> **Teks yang Diberikan**:
Tampilkan postingan dengan label Denim. Tampilkan semua postingan
Tampilkan postingan dengan label Denim. Tampilkan semua postingan
Denim Lokal yang Semakin Diminati

Denim Lokal yang Semakin Diminati

KOMPAS.com - Perkembangan produk fashion Indonesia yang memakai bahan denim alias jins, kian marak. Tak sebatas celana panjang dan pendek, atau jaket saja, melainkan sudah amat beragam. Beberapa merek denim lokal bahkan sudah berhasil menembus pasar internasional. Padahal, konon bahan denim hanya akrab di tubuh para kuli Amerika, lho!

Ruffneck Jeans, bukan produk sembarangan
Salah satu penggiat denim lokal adalah Adityawarman (35), yang mengusung merek Ruffneck Jeans. Ceruk pasar yang tersisa dari pasar denim di Indonesia, kata Adit, sangat baik. “Denim lover dan para fashion lover  mulai melirik local brand clothing,” jelasnya.

> **Daftar Tugas**:
**a)** Kembalikan tanpa perubahan bagian teks tentang denim lokal antara "KOMPAS.com - Perkembangan" dan "kuli Amerika, lho!", termasuk kedua ujungnya.
**b)** Teruskan teks tentang denim lokal mulai dari kalimat terakhirnya.

> **Bahan yang Diberikan**:

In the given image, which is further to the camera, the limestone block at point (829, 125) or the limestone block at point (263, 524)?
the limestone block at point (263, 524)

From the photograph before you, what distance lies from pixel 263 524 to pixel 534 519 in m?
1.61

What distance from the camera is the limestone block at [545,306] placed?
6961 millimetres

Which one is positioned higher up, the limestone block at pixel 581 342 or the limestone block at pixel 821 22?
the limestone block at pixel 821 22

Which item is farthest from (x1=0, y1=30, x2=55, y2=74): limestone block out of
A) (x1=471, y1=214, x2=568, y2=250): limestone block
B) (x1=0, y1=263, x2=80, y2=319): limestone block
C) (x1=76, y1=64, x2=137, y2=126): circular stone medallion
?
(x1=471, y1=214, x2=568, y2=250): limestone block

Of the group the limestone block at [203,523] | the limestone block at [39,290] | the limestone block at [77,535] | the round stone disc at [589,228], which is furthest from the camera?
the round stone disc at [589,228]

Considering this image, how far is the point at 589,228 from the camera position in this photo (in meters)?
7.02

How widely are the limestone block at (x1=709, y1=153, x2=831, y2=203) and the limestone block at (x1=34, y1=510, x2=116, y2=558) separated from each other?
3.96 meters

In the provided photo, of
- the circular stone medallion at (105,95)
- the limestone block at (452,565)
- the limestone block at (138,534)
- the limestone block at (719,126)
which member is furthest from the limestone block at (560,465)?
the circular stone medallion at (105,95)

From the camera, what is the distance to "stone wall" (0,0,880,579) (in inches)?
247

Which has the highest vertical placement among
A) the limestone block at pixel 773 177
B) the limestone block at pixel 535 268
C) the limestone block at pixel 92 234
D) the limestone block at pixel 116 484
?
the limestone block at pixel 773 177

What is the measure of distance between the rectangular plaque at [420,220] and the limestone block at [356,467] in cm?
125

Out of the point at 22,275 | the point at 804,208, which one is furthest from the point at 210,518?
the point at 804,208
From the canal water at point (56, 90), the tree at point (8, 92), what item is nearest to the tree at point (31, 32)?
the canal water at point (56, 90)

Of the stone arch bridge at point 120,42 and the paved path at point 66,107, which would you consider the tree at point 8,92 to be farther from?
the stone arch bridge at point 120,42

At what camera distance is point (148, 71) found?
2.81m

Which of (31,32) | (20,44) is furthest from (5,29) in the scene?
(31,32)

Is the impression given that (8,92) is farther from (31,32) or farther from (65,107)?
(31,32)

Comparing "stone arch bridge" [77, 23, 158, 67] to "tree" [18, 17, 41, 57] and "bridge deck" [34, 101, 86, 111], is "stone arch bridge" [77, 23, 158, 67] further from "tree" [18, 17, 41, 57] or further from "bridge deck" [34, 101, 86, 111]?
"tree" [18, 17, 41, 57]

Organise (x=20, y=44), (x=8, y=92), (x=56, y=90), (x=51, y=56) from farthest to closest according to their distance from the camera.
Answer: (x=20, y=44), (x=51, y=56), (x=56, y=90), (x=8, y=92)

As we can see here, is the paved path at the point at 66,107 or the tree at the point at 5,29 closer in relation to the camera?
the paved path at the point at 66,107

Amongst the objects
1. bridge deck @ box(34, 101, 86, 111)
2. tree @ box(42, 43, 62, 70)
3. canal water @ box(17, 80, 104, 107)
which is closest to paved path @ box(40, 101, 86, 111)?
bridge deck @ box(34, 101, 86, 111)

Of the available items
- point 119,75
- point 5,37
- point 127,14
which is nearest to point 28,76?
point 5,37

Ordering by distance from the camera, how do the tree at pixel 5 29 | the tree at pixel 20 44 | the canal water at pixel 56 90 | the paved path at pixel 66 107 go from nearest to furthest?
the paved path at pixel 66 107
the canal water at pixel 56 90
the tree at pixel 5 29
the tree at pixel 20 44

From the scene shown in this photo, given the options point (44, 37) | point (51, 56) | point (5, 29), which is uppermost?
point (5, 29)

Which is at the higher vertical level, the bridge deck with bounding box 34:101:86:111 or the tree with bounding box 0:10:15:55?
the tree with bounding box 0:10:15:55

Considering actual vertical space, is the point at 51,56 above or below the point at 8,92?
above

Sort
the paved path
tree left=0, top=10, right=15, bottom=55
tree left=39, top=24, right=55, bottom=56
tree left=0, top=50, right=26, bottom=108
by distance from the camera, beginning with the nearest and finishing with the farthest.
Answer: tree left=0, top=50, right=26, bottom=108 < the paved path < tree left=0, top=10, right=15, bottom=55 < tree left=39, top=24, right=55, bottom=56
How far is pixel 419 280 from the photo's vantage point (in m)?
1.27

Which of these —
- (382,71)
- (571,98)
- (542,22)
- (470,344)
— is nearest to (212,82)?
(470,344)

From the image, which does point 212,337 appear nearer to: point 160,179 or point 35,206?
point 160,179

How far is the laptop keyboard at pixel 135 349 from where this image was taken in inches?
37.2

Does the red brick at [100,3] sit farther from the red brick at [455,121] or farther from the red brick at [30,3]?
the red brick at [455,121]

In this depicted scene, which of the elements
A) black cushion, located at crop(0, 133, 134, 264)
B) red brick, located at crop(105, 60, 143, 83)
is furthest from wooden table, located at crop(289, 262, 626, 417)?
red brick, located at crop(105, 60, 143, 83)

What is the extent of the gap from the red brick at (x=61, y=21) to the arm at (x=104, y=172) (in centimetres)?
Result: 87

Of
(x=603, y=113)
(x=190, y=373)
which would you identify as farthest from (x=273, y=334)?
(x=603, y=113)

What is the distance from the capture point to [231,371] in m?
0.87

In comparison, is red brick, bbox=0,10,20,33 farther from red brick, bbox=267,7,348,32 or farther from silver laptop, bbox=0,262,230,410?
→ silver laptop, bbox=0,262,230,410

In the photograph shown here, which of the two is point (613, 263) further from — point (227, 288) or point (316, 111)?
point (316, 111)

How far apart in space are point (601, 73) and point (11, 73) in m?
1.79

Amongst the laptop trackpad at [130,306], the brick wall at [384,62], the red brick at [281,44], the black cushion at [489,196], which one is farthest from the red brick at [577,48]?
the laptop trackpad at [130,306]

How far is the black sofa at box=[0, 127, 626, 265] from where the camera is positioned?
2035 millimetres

> **Hasil Tiap Tugas**:
**a)**
KOMPAS.com - Perkembangan produk fashion Indonesia yang memakai bahan denim alias jins, kian marak. Tak sebatas celana panjang dan pendek, atau jaket saja, melainkan sudah amat beragam. Beberapa merek denim lokal bahkan sudah berhasil menembus pasar internasional. Padahal, konon bahan denim hanya akrab di tubuh para kuli Amerika, lho!

**b)**
November 2009 merupakan awal munculnya Ruffneck di pasar denim Nusantara. Namun, baru awal 2010 beragam merek denim bermunculan. Hal ini merupakan angin segar. Meski demikian, lanjut Adit, tak ada jalan yang dilalui tanpa krikil. “Kami juga menemukan beberapa hambatan dalam menjalankan bisnis ini. Hambatan utamanya adalah bagaimana mengedukasi pasar tentang produk kami. Kami ingin pasar cepat menyadari, produk kami bukan produk sembarangan. Meski kecil, tapi memiliki kualitas produk yang bagus yang tidak kalah dengan produk dari luar negeri. Hambatan lainnya, ya, masalah permodalan.”

Adit memulai usahanya dari proyek pribadi. Sekadar coba-coba. “Mulai pemilihan nama, desain, sampai proses produksi, semuanya saya kerjakan sendiri. Dalam perjalanannya saya banyak dibantu rekan-rekan, baik secara langsung maupun tidak.

"Saya dulu reseller denim dari brand yang sudah mendunia, seperti Nudie, Dior, Homme, April 77, dan beragam Japanese denim. Saya melayani pre-order yang ingin membeli denim luar dan masih sulit diperoleh di Indonesia,” ungkap Adit yang menjalankan usaha itu selama tiga tahun.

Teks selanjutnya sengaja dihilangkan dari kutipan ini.